Infrastruktur MAG 1511

Ist Lumira eine Konkurrenz zu Design Studio?

2015

Lumira und Design Studio Apps sind die beiden Anwendungen, auf die SAP für die visuelle Datenanalyse setzt. Die Frage ist, was kann Lumira, was Design Studio nicht kann, und für wen lohnt sich der Einsatz?

Ziel und Strategie von SAP ist, die Vielzahl der BI Tools zu reduzieren und zu vereinfachen.
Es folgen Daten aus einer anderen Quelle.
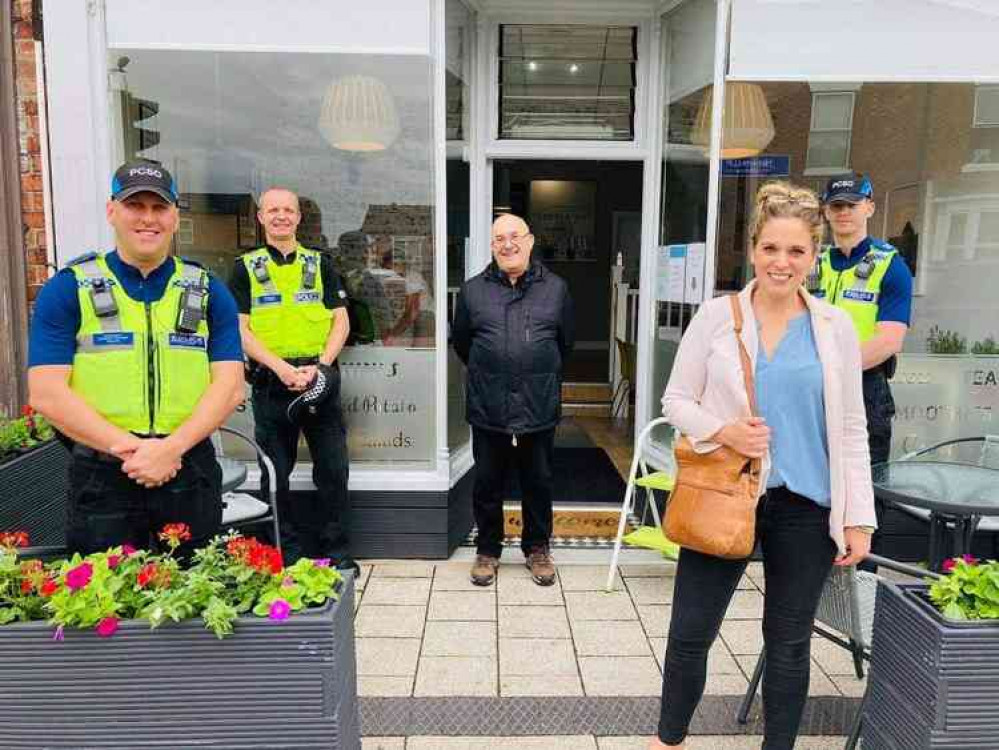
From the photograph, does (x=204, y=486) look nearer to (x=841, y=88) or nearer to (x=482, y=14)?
(x=482, y=14)

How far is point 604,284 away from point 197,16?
833cm

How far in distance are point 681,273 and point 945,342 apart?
1.57m

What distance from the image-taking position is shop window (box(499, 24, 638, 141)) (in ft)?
15.3

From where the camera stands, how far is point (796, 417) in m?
2.07

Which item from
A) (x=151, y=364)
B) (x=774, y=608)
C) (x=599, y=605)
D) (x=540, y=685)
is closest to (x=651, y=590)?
(x=599, y=605)

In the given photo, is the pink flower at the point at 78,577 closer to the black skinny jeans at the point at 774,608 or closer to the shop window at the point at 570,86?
the black skinny jeans at the point at 774,608

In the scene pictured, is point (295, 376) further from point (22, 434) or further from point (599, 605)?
point (599, 605)

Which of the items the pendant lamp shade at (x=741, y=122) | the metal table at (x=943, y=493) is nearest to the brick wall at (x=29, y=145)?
the pendant lamp shade at (x=741, y=122)

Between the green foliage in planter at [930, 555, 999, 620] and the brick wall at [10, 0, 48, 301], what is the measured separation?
422 cm

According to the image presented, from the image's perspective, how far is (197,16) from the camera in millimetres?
3854

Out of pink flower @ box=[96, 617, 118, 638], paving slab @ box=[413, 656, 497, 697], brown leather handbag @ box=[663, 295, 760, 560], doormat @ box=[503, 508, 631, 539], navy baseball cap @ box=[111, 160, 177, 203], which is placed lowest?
paving slab @ box=[413, 656, 497, 697]

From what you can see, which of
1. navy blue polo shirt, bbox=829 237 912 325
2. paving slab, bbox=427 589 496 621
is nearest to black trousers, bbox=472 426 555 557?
paving slab, bbox=427 589 496 621

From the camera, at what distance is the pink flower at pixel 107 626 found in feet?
5.50

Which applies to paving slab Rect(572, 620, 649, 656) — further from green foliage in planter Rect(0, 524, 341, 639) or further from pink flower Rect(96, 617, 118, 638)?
pink flower Rect(96, 617, 118, 638)
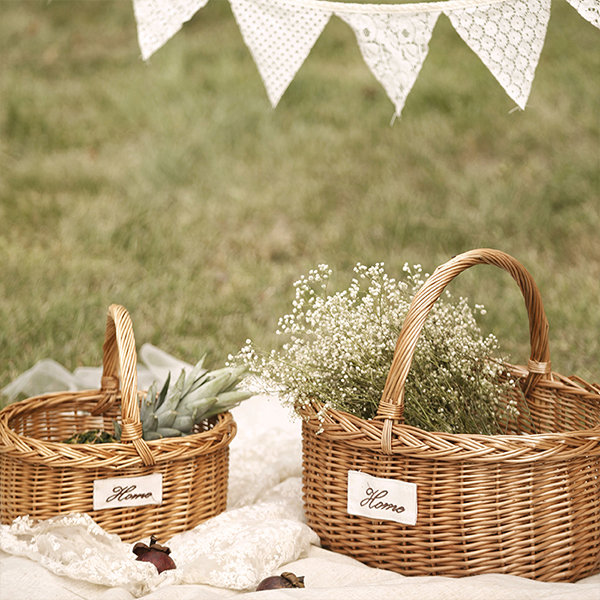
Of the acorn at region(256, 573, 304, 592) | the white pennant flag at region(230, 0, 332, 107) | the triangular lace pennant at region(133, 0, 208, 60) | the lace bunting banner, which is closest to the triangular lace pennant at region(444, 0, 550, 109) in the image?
the lace bunting banner

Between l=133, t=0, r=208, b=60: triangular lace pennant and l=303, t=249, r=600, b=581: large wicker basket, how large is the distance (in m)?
0.87

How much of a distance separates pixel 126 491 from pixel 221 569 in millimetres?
259

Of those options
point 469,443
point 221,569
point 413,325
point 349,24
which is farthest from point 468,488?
point 349,24

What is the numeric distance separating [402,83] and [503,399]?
83cm

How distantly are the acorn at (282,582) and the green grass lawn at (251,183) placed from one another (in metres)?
1.74

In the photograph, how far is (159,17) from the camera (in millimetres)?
1859

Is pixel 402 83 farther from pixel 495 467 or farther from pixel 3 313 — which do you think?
pixel 3 313

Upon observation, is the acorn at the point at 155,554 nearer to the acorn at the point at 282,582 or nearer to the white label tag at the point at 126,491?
the white label tag at the point at 126,491

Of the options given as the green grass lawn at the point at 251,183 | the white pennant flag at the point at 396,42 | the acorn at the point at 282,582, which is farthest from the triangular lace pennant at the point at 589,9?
the green grass lawn at the point at 251,183

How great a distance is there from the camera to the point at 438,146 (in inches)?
181

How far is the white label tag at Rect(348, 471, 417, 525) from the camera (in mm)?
1498

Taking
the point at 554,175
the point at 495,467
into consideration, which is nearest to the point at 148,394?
the point at 495,467

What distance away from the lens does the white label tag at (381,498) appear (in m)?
1.50

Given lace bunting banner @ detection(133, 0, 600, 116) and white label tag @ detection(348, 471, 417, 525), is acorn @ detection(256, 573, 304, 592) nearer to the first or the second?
white label tag @ detection(348, 471, 417, 525)
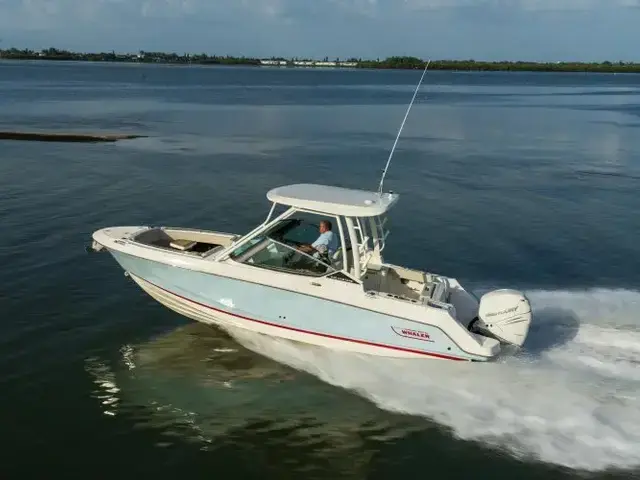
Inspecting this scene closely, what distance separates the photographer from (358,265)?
396 inches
Außerdem sollen Endanwender in die Lage versetzt werden, Berichte selbst zu erstellen, ohne Unterstützung durch die IT.

Was kann Business Objects Design Studio?

SAP Business Design Studio (DS) in der aktuellen Version 1.5. erstellt individuelle und interaktive Dashboards, die beispielsweise Leistungskennzahlen und Detail-Analysen in verdichteter Form grafisch visualisieren.

Fachbereiche wie Controlling und Management schätzen diese Darstellung – vor allem, da sie in Echtzeit und im eigenen Look bzw. Corporate Design durch die kundeneigene CSS-Formatierung aufbereitet werden können.

Erweiterungen in Form von Software Development Kits (SDK) für Funktionalitäten, Darstellung und Datenquellen, wie CSV-Files oder URL, erlauben ganz individuelle Berichtsformen. Ein SDK für Grafiken ist in Design Studio und Lumira verwendbar.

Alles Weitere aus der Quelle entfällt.